There was a slight fear that the makers of Singular Point might fumble Godzilla by funneling all of his scenes into pre-credits sequences that would eventually give way to yet more exposition, but I’m immensely relieved to say that Episode 10 delivers precisely the animated Godzilla experience I was hoping for. There’s an argument to be made that virtually everything he does here is merely an exercise in box ticking as everything you’d expect to see from the king of the monsters is covered within the episode’s brief run time. He engages the army, he fights another monster in the form of the new Rodan that arbitrarily shows up for no reason at all, he spectacularly unleashes his radioactive breath that’s stunningly realised and he basically takes control of the entire narrative the way you always hoped he would. There’s other shit, going on, of course with the secondary plot thread of Salunga making it to the surface – only to be halted once again – making sure the other monster stuff doesn’t fall by the wayside, but poor Salunga is now rapidly becoming dead weight as his entire story thus far has basically been that he escapes… but then he doesn’t.

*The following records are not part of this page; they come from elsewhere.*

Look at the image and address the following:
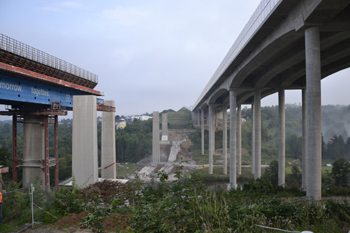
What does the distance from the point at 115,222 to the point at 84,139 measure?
48.5 ft

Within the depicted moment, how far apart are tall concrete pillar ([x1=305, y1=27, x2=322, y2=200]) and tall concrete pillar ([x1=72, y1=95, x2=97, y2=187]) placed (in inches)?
633

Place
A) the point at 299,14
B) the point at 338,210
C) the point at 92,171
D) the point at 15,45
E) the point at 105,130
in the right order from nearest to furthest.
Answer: the point at 338,210 → the point at 299,14 → the point at 15,45 → the point at 92,171 → the point at 105,130

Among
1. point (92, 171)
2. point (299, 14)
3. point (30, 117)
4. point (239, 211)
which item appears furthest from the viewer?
point (30, 117)

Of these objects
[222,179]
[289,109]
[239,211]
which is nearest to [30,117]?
[239,211]

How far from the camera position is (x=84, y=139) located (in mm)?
20172

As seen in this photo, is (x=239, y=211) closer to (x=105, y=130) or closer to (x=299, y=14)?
(x=299, y=14)

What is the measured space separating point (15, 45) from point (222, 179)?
32.8 meters

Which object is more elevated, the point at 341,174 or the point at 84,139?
the point at 84,139

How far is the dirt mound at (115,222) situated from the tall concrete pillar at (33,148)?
2054 centimetres

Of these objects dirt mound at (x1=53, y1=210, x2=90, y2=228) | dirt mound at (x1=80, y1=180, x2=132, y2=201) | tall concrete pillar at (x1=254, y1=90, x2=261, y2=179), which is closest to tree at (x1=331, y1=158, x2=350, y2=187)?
tall concrete pillar at (x1=254, y1=90, x2=261, y2=179)

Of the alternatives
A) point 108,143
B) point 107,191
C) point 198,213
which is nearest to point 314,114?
point 198,213

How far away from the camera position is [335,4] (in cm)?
1009

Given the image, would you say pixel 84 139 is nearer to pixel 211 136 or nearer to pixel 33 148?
pixel 33 148

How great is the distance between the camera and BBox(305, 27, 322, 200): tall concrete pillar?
37.6 feet
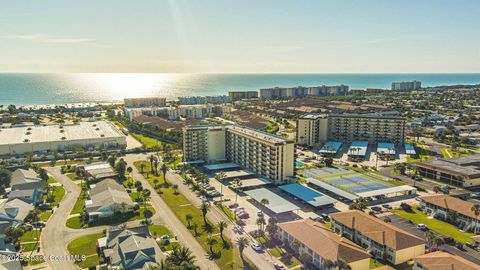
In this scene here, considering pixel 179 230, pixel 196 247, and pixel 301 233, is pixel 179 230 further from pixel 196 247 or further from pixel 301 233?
pixel 301 233

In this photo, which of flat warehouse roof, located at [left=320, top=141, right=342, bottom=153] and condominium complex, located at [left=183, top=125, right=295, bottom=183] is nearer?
condominium complex, located at [left=183, top=125, right=295, bottom=183]

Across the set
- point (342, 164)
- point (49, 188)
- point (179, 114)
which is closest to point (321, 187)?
point (342, 164)

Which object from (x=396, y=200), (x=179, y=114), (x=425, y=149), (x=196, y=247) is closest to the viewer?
(x=196, y=247)

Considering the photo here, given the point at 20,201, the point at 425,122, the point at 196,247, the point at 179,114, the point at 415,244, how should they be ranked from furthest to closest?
the point at 179,114 < the point at 425,122 < the point at 20,201 < the point at 196,247 < the point at 415,244

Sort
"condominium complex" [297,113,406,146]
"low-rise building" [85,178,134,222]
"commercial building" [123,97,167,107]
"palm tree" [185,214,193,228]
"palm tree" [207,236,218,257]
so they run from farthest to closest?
1. "commercial building" [123,97,167,107]
2. "condominium complex" [297,113,406,146]
3. "low-rise building" [85,178,134,222]
4. "palm tree" [185,214,193,228]
5. "palm tree" [207,236,218,257]

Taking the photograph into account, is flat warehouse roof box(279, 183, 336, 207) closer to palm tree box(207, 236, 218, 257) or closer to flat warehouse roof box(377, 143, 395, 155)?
palm tree box(207, 236, 218, 257)

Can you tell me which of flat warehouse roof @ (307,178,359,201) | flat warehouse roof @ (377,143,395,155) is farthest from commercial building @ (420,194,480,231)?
flat warehouse roof @ (377,143,395,155)

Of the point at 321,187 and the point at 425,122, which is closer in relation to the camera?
the point at 321,187
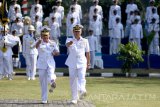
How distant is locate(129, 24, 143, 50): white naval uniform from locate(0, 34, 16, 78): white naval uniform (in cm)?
720

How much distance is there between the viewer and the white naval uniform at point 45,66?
44.0ft

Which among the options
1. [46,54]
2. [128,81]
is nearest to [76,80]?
[46,54]

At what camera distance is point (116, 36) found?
25.4 m

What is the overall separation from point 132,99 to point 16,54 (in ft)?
35.1

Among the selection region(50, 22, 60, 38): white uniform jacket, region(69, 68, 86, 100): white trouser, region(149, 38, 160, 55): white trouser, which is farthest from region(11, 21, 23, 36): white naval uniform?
region(69, 68, 86, 100): white trouser

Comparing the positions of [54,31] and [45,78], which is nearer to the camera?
[45,78]

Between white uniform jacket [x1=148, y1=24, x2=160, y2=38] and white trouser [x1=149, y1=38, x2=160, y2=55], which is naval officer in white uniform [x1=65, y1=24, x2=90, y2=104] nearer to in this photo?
white uniform jacket [x1=148, y1=24, x2=160, y2=38]

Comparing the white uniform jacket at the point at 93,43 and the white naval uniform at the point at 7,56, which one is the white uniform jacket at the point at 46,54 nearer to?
the white naval uniform at the point at 7,56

Thankfully – and I can’t believe I’m saying this – the non-Kaiju stuff moves a hell of a lot smoother than it once did because now that some of the pieces have connected, I think I’m actually beginning to understand some of it… maybe. Not to get too ahead of myself, but the revelation that Godzilla himself is a singular point and is a main producer of the red dust that’s on the verge of choking the planet means that a lot of the complicated science just snapped into place. Similarly, the Kaiju bones, the old folk tune and the enigmatic Ashihara all get some much needed connective tissue and the show even manages to explain away the reason for all those irritating text conversations between Yun and Mei that’s bludgeoning us with rapid-fire techno bollocks since episode one. The fact that the times that their many messages were sent show up in the complex code hidden with the folk song weirdly mirrors the show itself with talk about codes being impossible to break until you know how to break them being especially valid in a meta kind of way.


However, it’s all about Gozilka baby and now would probably be a good time to bring up Singular Point’s creature designs and execution as a whole. While I’ve already mentioned elsewhere that the Kaiju designs where overhauled and updated by former Studio Ghibli animator Eiji Yamamori, the look and weight of these much loved beasts have been something of a joy to behold. Blowing the dust from some of Toho’s best-loved supporting monsters cast and giving them long awaited comebacks, some of these guys have been in status since 2004’s Godzilla: Final and others even longer. However, in Godzilla, they really have saved the best till last and while the destructive, iconic bastard is still very much the Kaiju we all know and love, his final “Ultra” form is subtly different enough to differentiate it from the many other versions of the character we’ve seen in the past. More lizard-like than the rocky “Earth Godzilla” seen in the anime movie trilogy and sporting a more classic biology than the famously weird, body horror look of Shin Godzilla, he may be somewhat smaller than some of his peers, but he still radiates the same sense of overwhelming power he always has – well, maybe not so much in the 70’s…


The wait has paid off and our reward is watching Godzilla detonate a sizable chunk of Tokyo with his awesomely cool radioactive breath in a way that invokes the final shot of Godzilla 2000, however, whether the show can maintain this momentum with three episodes yet to go remains to be seen.
Until then, Godzilla still remains a goddamn “thrilla”.